當時孫禮發覺城內湧入這批形跡可疑的人後,也猜測可能是羽林衛之流,為保萬無一失便就不眠守夜,只讓司馬睿熟睡歇息。

等到了半夜,幸得孫禮耳目過人聽得有人臨死悲呼,雖低不可聞但還是讓他起了戒心。出去小心一看,發覺果然有人摸進了酒家正自暗害店中之人,剝皮去骨,好不殘忍。

可憐那風韻猶存的酒娘子,還有店裏的十數名住客遭受這般無妄之災,人死燈滅不說,還要被他們剝皮去骨,仿若那懸挂刀俎之上的魚肉。

若是面對普通的羽林衛,哪怕是上雙人數,孫禮也尚有把握能做到全身而退。可後來見到一人,戎袍錦衣,前呼後擁,再加上這剝人皮的異癖,雖在暗中看不清面貌但也猜出是在那王府中假扮“閻柔”的羽林副都督李典。

孫禮一邊感嘆羽林衛的辦事效率之高,一邊也是擔心司馬睿的安危,無奈之下只能孤身奔走,意圖引開李典等人好保護尚在熟睡的司馬睿。

只是那李典果然不愧為無雙提名之人,儘管孫禮已經着力閃躲,可還是在一個大意中被他先傷了一處。

後來等引得李典走遠,孫禮又趕緊回到酒家,卻愕然發覺這裏居然還有人埋伏,更糟糕的是本該在房中睡覺的司馬睿此時正如幼獸一般孤立無助,正好成了羽林衛新一輪的戲耍虐殺的對象。

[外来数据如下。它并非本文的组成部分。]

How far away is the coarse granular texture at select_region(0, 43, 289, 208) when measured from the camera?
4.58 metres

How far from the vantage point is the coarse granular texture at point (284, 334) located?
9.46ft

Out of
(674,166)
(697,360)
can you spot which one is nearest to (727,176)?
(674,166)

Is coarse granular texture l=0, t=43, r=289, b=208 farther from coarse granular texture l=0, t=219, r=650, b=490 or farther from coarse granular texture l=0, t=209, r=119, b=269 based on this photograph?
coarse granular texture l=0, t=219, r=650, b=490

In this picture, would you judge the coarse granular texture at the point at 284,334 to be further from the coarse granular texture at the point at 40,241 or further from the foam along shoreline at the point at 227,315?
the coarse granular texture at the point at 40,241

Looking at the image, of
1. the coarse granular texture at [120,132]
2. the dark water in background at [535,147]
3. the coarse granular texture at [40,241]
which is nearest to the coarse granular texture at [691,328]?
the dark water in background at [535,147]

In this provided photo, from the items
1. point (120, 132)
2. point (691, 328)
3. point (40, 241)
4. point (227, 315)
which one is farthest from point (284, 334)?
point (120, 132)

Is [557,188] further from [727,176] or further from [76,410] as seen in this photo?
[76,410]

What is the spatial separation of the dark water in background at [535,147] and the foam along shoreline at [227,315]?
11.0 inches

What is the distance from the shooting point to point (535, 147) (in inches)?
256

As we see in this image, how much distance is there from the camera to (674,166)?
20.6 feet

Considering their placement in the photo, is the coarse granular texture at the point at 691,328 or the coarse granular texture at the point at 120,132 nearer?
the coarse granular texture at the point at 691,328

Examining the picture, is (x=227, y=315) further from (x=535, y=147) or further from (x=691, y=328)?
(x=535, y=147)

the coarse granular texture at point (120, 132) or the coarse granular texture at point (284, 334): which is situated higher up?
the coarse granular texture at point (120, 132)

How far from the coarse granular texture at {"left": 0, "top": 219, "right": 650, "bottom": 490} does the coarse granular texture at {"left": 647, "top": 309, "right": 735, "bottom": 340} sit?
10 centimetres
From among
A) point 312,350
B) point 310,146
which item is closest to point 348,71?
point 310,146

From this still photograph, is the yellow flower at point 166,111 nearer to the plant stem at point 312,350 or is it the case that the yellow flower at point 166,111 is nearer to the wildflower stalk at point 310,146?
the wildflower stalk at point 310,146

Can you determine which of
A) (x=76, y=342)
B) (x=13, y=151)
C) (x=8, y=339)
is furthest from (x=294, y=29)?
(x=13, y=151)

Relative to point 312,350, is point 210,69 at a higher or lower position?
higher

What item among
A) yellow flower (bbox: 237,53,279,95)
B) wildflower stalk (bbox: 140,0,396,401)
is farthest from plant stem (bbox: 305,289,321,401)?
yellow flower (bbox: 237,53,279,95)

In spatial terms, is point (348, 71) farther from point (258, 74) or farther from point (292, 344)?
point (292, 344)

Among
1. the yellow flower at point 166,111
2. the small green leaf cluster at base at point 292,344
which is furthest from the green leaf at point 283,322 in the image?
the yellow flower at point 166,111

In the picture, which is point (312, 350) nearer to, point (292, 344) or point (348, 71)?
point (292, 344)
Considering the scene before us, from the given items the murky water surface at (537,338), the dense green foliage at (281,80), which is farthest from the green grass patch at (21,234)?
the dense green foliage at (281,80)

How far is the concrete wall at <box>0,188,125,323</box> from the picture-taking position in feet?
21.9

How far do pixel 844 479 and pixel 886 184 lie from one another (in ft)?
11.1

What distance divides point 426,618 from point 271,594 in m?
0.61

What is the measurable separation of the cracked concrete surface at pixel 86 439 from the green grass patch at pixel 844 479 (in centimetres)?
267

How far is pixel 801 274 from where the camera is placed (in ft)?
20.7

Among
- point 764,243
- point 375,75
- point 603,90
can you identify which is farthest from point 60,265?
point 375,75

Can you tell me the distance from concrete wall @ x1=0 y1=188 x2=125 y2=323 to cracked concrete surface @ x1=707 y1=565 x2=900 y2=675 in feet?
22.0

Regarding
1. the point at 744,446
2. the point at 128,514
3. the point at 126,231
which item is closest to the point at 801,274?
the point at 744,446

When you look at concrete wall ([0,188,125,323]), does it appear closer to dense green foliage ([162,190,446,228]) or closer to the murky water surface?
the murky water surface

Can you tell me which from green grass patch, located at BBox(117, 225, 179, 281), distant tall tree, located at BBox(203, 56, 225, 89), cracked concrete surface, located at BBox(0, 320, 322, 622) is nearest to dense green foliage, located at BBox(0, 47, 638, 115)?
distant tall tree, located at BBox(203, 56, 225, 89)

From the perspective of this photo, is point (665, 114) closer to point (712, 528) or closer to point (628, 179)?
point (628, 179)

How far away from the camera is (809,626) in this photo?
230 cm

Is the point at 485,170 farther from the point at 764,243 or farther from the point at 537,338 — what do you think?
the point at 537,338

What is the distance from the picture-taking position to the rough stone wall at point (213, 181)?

若是當時司馬睿能夠一直熟睡下去,說不準也就免了這一場遭遇戰,念及於此孫禮不由苦笑一聲,嘆道:“你這臭小子啊,倒是個香饃饃,不但凌雲王對你青眼有加,連這些魑魅魍魎也被你引過來了。”

司馬睿聽的糊塗,小心的問道:“孫叔,你的意思是這些人是衝著我來的?”

事到如今,也由不得孫禮胡思亂想一番,他二人的身份也就是司馬睿的“顯赫”些,至少他的父親是昔日帝師,司馬家也是并州名門。

可仔細一想,若是針對司馬家,那麼這一路風塵僕僕的儘是機會,何必等到現在。

再說了,這會動手的可是皇城禁軍的羽林衛,他們此次北地之行分明是為了劉虞啊,何關他們這兩隻“小蝦米”,除非……

孫禮按捺不住心中疑雲,問道:“司馬睿,你老實告訴我,在凌雲王府之時,劉虞可否託付你什麼事,或者是什麼話沒有?”

當時劉虞重傷難支,羽林衛兇殘冷酷,可以說是情形危急,生死立判。

司馬睿因感劉虞青眼有加,又不忿此等賢臣遭受橫禍,便決定與其並肩作戰到最後一刻,哪怕身死也無怨。

可到了後面,自己卻是莫名其妙的喪失意識,等他回過神來卻已經隨着孫禮逃出薊城,要說劉虞託付了什麼,那真是無從得知。

孫禮仍不死心,喃喃道:“若不是劉虞的緣故,羽林衛何以千里追緝,你瞧那李典之前在凌雲府中如此瘋狂嗜殺,可之前對我二人竟沒有痛下死手,反倒是想要留下性命好從中查問,真是奇怪。”

聽了孫禮的一番推理,司馬睿也想不通其中的奧妙,只能無奈的說道:“孫叔,也許是因為他們另有謀划,不願有人過早的把王爺遇害的消息泄露出去,這才要緊追不捨吧。”

“不對”,孫禮一臉認真,全無以往的滿不在乎,細細想來,道:“看羽林行事肆無忌憚,這次謀害劉虞之事又是漢帝欽定,日後也要昭告天下,哪裏需要這般掩人耳目。我看啊,定是劉虞偷偷在你身上藏了什麼寶物,才引得這幫鷹犬緊追不捨。”

寶物?

二人千里迢迢來到薊城可是為了給劉虞祝壽,要說有什麼寶物也是送與他的,如今倉惶而逃,身無長物,哪裏來的什麼寶物。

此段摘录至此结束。